▸ **What is being asked**
When you transcribe the entries below, keep the wording exact and omit the pictures.

▸ **Data entries**

###

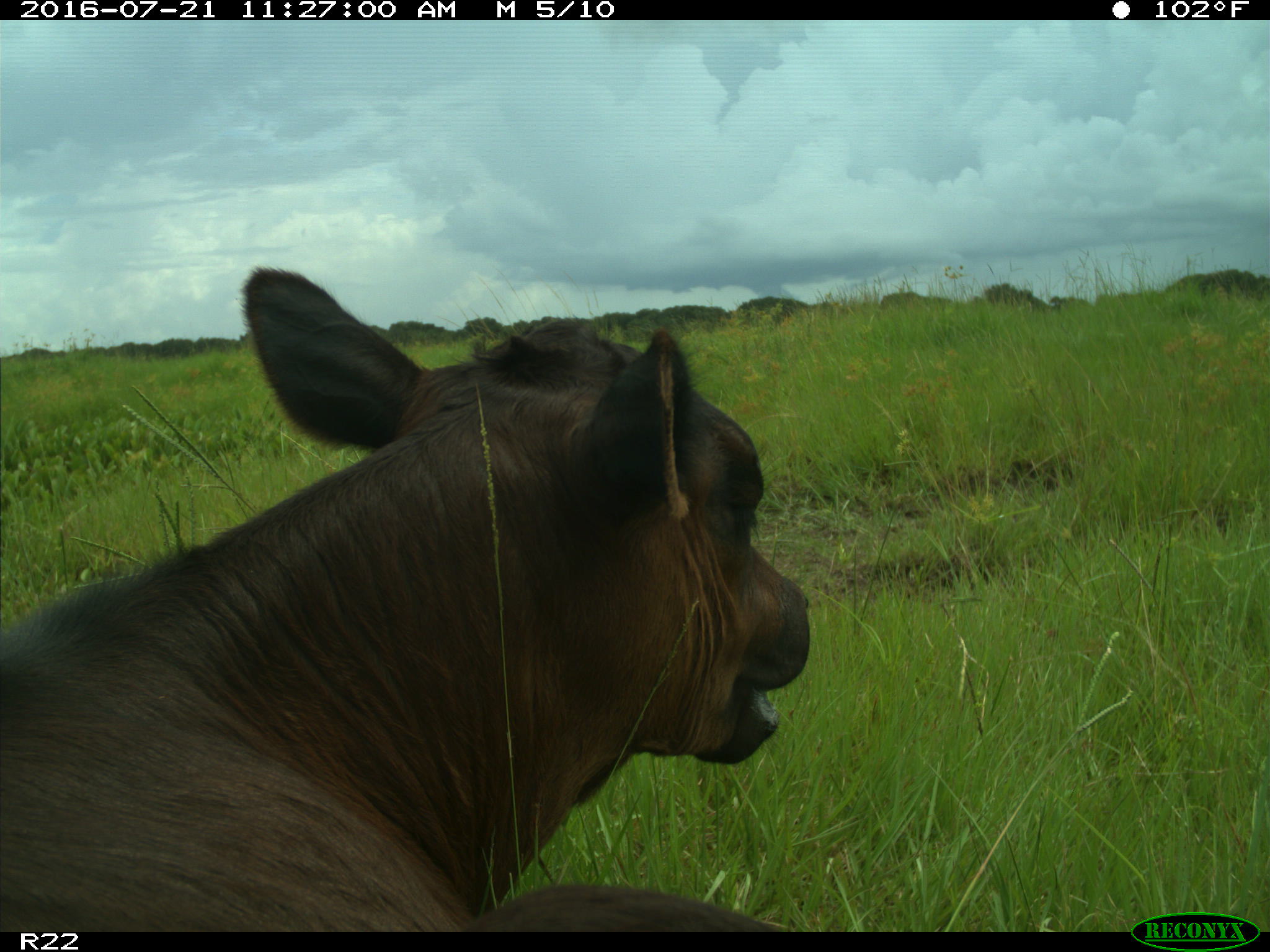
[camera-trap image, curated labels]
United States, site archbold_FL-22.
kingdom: Animalia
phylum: Chordata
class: Mammalia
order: Artiodactyla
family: Bovidae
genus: Bos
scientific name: Bos taurus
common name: domestic cow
Bos taurus (domestic cow).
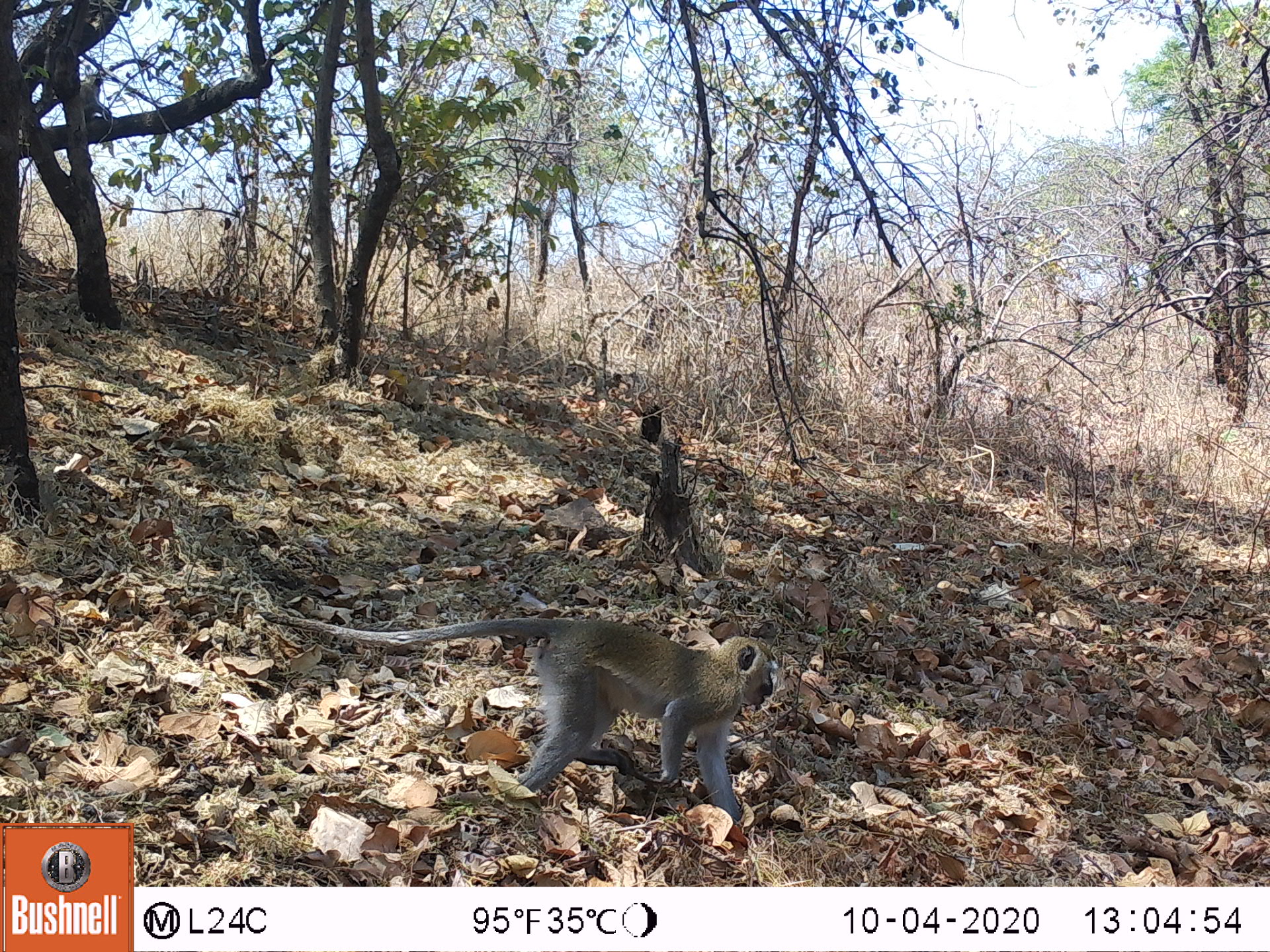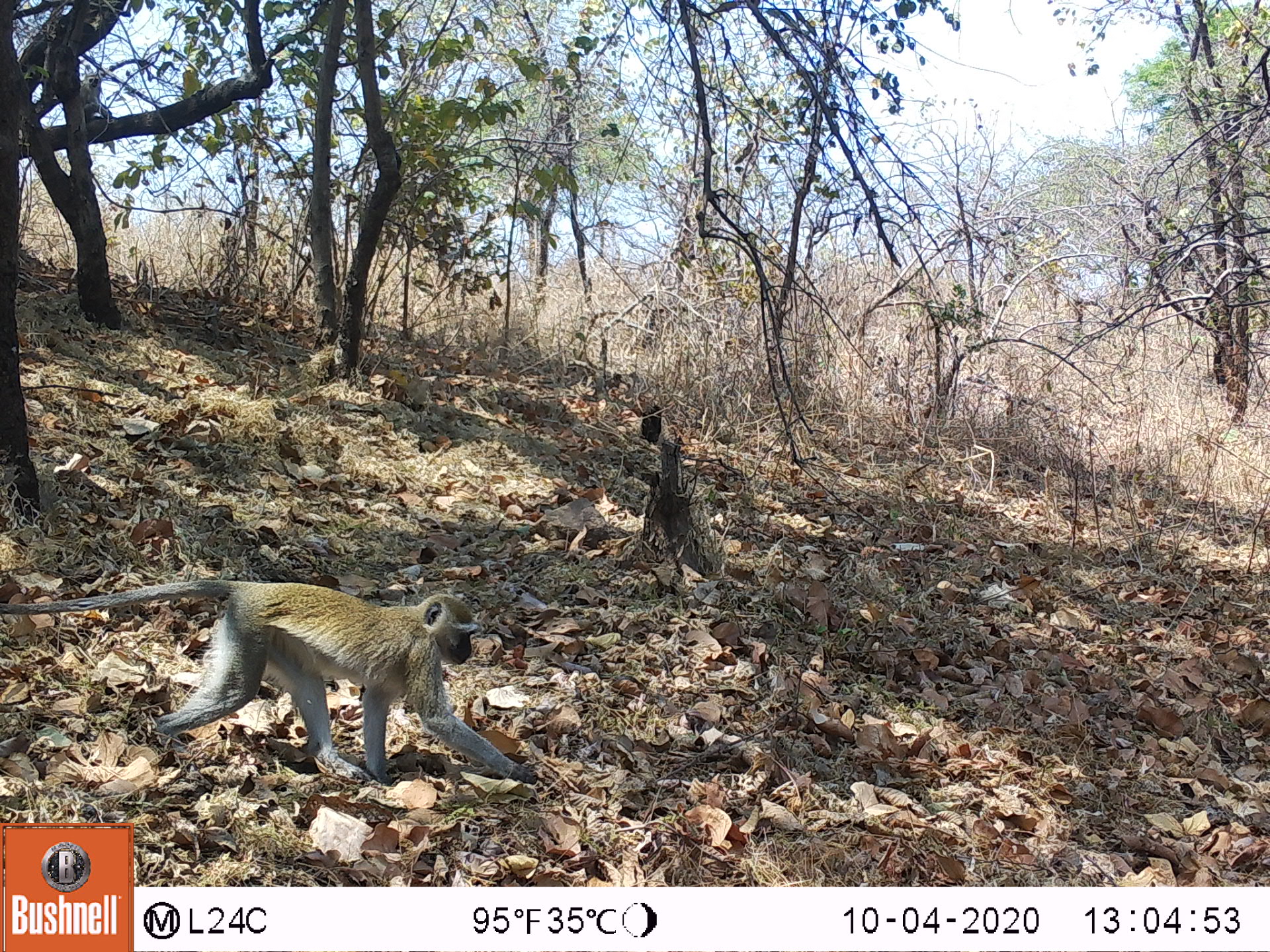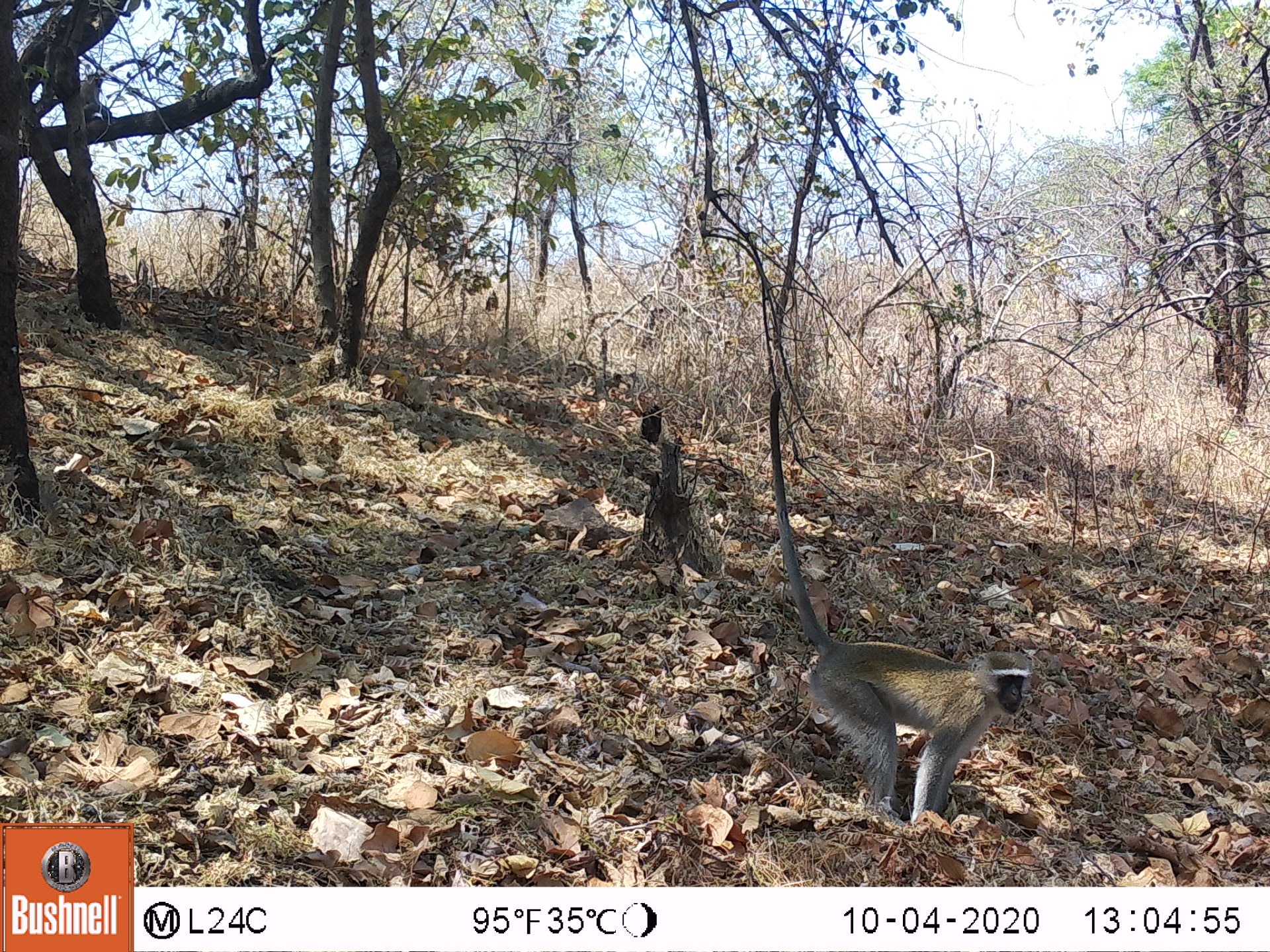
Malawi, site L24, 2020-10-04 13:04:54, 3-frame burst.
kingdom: Animalia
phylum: Chordata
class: Mammalia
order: Primates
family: Cercopithecidae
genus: Chlorocebus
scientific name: Chlorocebus pygerythrus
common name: vervet monkey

###

▸ **Output for this exercise**
[camera-trap image, curated labels]
United States, site archbold_FL-22.
kingdom: Animalia
phylum: Chordata
class: Mammalia
order: Artiodactyla
family: Bovidae
genus: Bos
scientific name: Bos taurus
common name: domestic cow
Bos taurus (domestic cow).
Malawi, site L24, 2020-10-04 13:04:54, 3-frame burst.
kingdom: Animalia
phylum: Chordata
class: Mammalia
order: Primates
family: Cercopithecidae
genus: Chlorocebus
scientific name: Chlorocebus pygerythrus
common name: vervet monkey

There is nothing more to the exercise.